By Branson Hardcastle | Reporter
Baylor men’s tennis’ all-time leader in singles victories and doubles victories has returned to Baylor after a successful 12-year professional career.
Benjamin “Benni” Becker retired from professional tennis in August and has returned to Waco to finish his degree in business management. Becker plans to help with the Baylor men’s tennis team as a student assistant while taking 16 hours this semester.
Becker’s role allows him to help the team practice Monday through Friday, but he will not travel with them to tournaments.
Head coach Matt Knoll, who has been at Baylor for 22 years, said it will be great to have Becker back helping develop the current players.
“It’s great practice for [the players] to play somebody that is much, much better than them,” Knoll said. “The biggest thing is that he is not just here checking a box; he cares. That is clear to everybody here. He’s invested in these guys already in a way that is really noticeable and really meaningful. I think that is the coolest thing about having him here.”

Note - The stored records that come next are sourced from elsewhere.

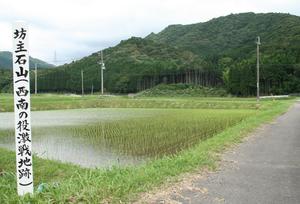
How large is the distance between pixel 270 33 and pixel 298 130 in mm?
94762

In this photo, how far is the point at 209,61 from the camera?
99.9 meters

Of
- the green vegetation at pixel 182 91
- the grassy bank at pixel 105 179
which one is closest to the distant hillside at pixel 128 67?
the green vegetation at pixel 182 91

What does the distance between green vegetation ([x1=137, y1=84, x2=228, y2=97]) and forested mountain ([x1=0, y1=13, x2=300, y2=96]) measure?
2.86 m

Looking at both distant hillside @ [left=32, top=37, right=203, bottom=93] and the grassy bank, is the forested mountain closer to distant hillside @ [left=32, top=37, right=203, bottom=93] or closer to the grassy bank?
distant hillside @ [left=32, top=37, right=203, bottom=93]

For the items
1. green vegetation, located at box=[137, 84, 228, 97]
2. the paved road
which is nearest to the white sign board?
the paved road

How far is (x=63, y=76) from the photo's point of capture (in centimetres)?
11031

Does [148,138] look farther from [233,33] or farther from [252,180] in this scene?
[233,33]

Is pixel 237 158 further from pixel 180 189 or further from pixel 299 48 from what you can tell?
pixel 299 48

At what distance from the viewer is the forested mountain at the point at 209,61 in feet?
219

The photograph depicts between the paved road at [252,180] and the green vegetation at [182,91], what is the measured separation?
63553mm

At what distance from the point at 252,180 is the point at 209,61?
94.5 meters

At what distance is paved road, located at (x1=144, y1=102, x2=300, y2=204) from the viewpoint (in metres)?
5.74

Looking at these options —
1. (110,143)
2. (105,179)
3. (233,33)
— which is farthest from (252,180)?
(233,33)

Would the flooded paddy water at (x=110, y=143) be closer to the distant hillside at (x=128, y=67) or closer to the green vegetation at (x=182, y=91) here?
the green vegetation at (x=182, y=91)
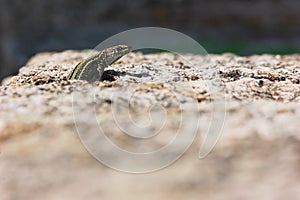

Becker attended Baylor from 2001-2005. During his career here, Becker’s achievements included four Big 12 Championships, the 2004 NCAA team title and the 2004 NCAA singles championship.
Becker said that his achievements on the court are important to him, but getting his degree is important as well. He always planned on getting a degree, and both Becker and Knoll said he is a guy who likes to finish what he starts. Becker plans on finishing his degree this fall but said because of his busy schedule, he may have to take some classes in the spring as well.
Becker wasn’t content with just getting a degree from anywhere. It had to be from Baylor.
“There was only one option for me to get a degree from Baylor. They provided a lot for me,” Becker said. “The whole Baylor family formed me into the person I am now. They helped me get my career started in tennis. I really wanted to make sure I get a degree and that it states Baylor University on my degree.”
Becker said part of the motivation in returning to school was that he was the only person from his former Baylor team that didn’t have a degree and he would hear about it constantly from his old teammates if he did not have one himself.
Becker’s professional career earned him more than $4 million and saw him rise to the No. 35 ranking in the world in October 2014, which was the highest of his career. One of his most televised matches was against former world No. 1 Andre Agassi in the third round of the 2006 U.S. Open. Then at No. 112, Becker defeated No. 39 Agassi in four sets in what would be Agassi’s final match.
Knoll was in the stadium when Becker defeated Agassi and said it was special to be there.
“There were five people that wanted Benni to win and twenty-three thousand people booing Benni every time he hit a good shot,” Knoll said.
Becker also played 19-time Grand Slam champion Roger Federer four times in his career, but lost in straight sets each time.
The relationship between Knoll and Becker has continued to develop over the years. Becker said that being back at Baylor with Knoll is allowing him to learn so much about coaching on the college level.
“I am very grateful for [Knoll]. He is helping me now by taking me under his wing. He is letting me see how he has been so successful in college tennis,” Becker said. “I couldn’t ask for a better start to actually get some insight into college coaching than here under the wings of coach Knoll.”